Pull each line containing "seçilen" from the data.

Data shown:
------------
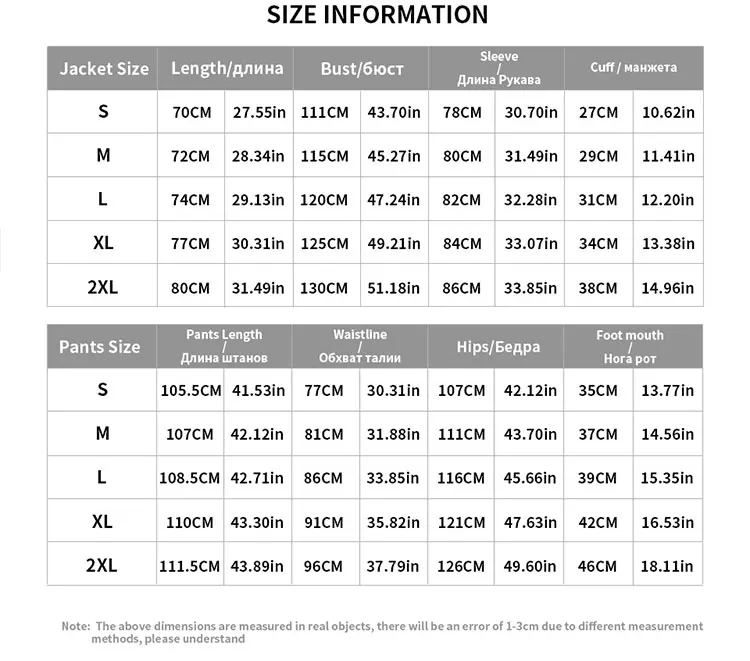 SIZE INFORMATION

| Jacket Size | Length/длина | | Bust/бюст | | Sleeve / Длина Рукава | | Cuff / манжета | |
|---|---|---|---|---|---|---|---|---|
| S | 70CM | 27.55in | 111CM | 43.70in | 78CM | 30.70in | 27CM | 10.62in |
| M | 72CM | 28.34in | 115CM | 45.27in | 80CM | 31.49in | 29CM | 11.41in |
| L | 74CM | 29.13in | 120CM | 47.24in | 82CM | 32.28in | 31CM | 12.20in |
| XL | 77CM | 30.31in | 125CM | 49.21in | 84CM | 33.07in | 34CM | 13.38in |
| 2XL | 80CM | 31.49in | 130CM | 51.18in | 86CM | 33.85in | 38CM | 14.96in |

| Pants Size | Pants Length / Длина штанов | | Waistline / Обхват талии | | Hips/Бедра | | Foot mouth / Нога рот | |
|---|---|---|---|---|---|---|---|---|
| S | 105.5CM | 41.53in | 77CM | 30.31in | 107CM | 42.12in | 35CM | 13.77in |
| M | 107CM | 42.12in | 81CM | 31.88in | 111CM | 43.70in | 37CM | 14.56in |
| L | 108.5CM | 42.71in | 86CM | 33.85in | 116CM | 45.66in | 39CM | 15.35in |
| XL | 110CM | 43.30in | 91CM | 35.82in | 121CM | 47.63in | 42CM | 16.53in |
| 2XL | 111.5CM | 43.89in | 96CM | 37.79in | 126CM | 49.60in | 46CM | 18.11in |

Note: The above dimensions are measured in real objects, there will be an error of 1-3cm due to different measurement methods, please understand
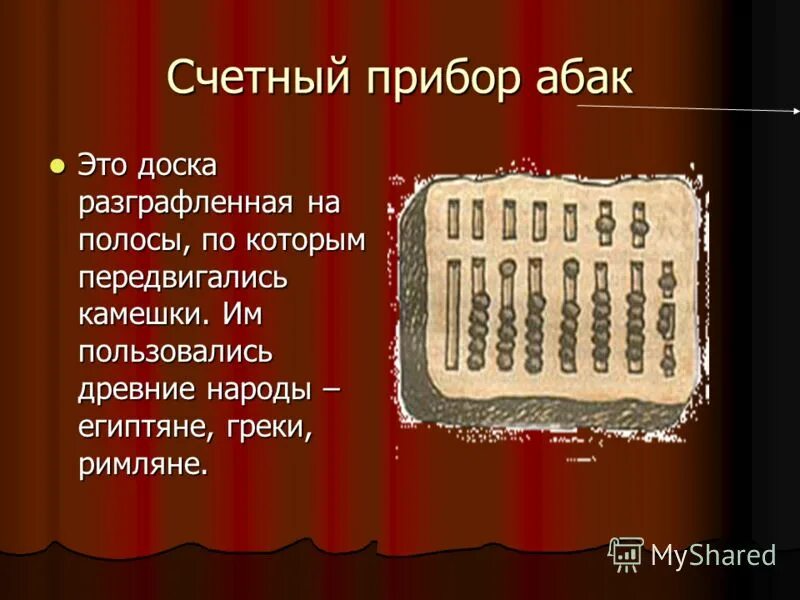 Счетный прибор абак

Это доска разграфленная на полосы, по которым передвигались камешки. Им пользовались древние народы – египтяне, греки, римляне.

MyShared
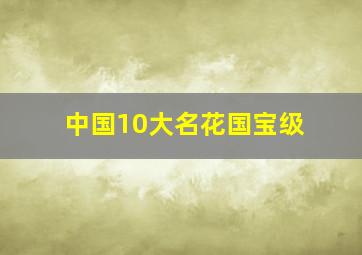 中国10大名花国宝级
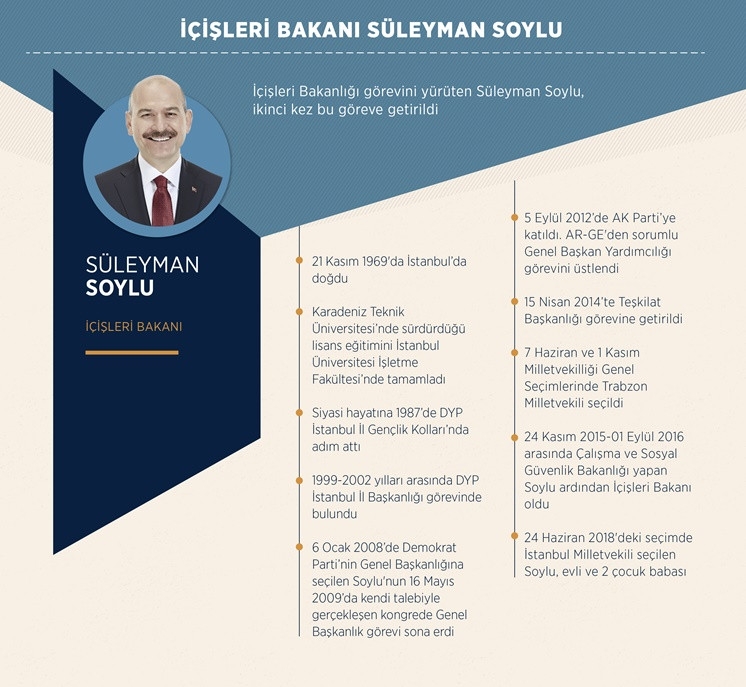 İÇİŞLERİ BAKANI SÜLEYMAN SOYLU

İçişleri Bakanlığı görevini yürüten Süleyman Soylu, ikinci kez bu göreve getirildi

SÜLEYMAN
SOYLU

İÇİŞLERİ BAKANI

21 Kasım 1969'da İstanbul'da doğdu

Karadeniz Teknik Üniversitesi'nde sürdürdüğü lisans eğitimini İstanbul Üniversitesi İşletme Fakültesi'nde tamamladı

Siyasi hayatına 1987'de DYP İstanbul İl Gençlik Kolları'nda adım attı

1999-2002 yılları arasında DYP İstanbul İl Başkanlığı görevinde bulundu

6 Ocak 2008'de Demokrat Parti'nin Genel Başkanlığına seçilen Soylu'nun 16 Mayıs 2009'da kendi talebiyle gerçekleşen kongrede Genel Başkanlık görevi sona erdi

5 Eylül 2012'de AK Parti'ye katıldı. AR-GE'den sorumlu Genel Başkan Yardımcılığı görevini üstlendi

15 Nisan 2014'te Teşkilat Başkanlığı görevine getirildi

7 Haziran ve 1 Kasım Milletvekilliği Genel Seçimlerinde Trabzon Milletvekili seçildi

24 Kasım 2015-01 Eylül 2016 arasında Çalışma ve Sosyal Güvenlik Bakanlığı yapan Soylu ardından İçişleri Bakanı oldu

24 Haziran 2018'deki seçimde İstanbul Milletvekili seçilen Soylu, evli ve 2 çocuk babası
------------
Exercise result:
6 Ocak 2008'de Demokrat Parti'nin Genel Başkanlığına seçilen Soylu'nun 16 Mayıs 2009'da kendi talebiyle gerçekleşen kongrede Genel Başkanlık görevi sona erdi
24 Haziran 2018'deki seçimde İstanbul Milletvekili seçilen Soylu, evli ve 2 çocuk babası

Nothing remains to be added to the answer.